## Excerpted records
=== Begin Enclosure ===
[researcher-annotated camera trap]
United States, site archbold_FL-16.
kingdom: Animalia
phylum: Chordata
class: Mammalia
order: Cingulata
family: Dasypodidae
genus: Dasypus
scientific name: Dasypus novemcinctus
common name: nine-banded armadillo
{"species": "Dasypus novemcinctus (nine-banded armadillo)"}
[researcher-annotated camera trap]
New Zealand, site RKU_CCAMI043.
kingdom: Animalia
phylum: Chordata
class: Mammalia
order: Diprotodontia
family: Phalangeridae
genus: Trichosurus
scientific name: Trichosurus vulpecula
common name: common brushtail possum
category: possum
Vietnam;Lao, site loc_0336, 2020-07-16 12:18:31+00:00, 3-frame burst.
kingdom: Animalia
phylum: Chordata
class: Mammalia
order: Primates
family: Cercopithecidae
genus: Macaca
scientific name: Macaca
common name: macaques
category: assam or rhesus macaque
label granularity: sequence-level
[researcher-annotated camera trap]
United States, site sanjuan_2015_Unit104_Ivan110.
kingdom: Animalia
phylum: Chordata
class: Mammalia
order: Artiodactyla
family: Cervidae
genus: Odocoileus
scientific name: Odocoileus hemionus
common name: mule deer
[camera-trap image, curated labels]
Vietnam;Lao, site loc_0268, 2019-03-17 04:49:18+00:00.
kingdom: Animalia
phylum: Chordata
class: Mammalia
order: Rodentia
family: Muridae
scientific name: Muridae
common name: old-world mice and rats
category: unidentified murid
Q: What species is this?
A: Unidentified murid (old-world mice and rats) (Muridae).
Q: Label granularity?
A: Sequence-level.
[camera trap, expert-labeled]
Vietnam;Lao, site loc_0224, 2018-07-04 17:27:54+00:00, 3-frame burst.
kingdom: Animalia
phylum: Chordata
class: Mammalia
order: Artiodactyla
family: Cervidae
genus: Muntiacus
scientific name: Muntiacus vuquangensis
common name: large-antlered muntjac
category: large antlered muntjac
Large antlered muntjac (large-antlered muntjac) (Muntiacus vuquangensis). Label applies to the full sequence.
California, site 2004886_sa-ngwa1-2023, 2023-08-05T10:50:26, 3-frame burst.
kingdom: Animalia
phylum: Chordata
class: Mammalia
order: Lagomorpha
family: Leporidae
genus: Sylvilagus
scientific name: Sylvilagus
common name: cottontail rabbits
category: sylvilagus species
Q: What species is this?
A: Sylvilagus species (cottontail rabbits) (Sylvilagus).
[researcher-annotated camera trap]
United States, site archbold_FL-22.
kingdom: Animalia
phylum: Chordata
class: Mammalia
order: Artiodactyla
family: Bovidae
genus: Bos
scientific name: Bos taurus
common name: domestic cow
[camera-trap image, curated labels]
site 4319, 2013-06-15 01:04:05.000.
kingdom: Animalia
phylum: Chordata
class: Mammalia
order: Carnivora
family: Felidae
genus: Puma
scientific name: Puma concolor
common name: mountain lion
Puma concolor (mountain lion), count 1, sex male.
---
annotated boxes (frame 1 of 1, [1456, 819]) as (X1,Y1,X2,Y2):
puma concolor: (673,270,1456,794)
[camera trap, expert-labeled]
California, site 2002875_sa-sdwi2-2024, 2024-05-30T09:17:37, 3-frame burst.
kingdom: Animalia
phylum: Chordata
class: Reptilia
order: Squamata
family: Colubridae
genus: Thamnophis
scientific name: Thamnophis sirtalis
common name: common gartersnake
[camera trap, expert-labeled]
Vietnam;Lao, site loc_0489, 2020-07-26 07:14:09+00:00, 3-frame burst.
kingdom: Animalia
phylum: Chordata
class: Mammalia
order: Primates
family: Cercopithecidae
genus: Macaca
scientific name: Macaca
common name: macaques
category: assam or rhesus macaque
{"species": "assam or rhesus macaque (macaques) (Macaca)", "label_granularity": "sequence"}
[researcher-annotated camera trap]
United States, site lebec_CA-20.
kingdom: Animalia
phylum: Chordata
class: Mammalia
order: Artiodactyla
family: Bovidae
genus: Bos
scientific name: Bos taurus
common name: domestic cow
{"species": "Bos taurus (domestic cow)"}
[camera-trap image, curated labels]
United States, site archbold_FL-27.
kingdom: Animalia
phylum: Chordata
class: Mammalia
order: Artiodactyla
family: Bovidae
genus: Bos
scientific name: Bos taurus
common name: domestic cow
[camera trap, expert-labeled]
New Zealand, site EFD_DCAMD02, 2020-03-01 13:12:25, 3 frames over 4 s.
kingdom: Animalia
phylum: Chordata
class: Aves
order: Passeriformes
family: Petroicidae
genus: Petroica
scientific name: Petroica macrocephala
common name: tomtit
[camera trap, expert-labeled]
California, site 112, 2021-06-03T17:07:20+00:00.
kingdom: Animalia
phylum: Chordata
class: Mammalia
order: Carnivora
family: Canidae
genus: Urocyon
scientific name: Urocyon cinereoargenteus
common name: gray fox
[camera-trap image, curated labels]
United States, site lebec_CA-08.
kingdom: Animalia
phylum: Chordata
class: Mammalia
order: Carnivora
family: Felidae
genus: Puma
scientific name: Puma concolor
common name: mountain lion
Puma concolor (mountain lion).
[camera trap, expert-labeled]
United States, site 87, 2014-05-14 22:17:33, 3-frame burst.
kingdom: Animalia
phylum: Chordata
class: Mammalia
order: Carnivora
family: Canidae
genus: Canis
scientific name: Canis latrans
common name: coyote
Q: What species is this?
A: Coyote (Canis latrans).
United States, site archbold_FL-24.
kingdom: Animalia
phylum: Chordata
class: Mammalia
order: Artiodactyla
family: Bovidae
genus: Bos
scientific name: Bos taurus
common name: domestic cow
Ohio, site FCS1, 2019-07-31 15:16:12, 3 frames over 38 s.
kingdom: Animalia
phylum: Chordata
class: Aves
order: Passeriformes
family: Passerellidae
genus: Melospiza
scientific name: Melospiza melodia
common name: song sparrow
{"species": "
=== End Enclosure ===
## Work instruction
Each line of the entries above that contains "species" must be copied into the answer.

## Answer to this exercise
{"species": "Dasypus novemcinctus (nine-banded armadillo)"}
Q: What species is this?
category: sylvilagus species
Q: What species is this?
A: Sylvilagus species (cottontail rabbits) (Sylvilagus).
{"species": "assam or rhesus macaque (macaques) (Macaca)", "label_granularity": "sequence"}
{"species": "Bos taurus (domestic cow)"}
Q: What species is this?
{"species": "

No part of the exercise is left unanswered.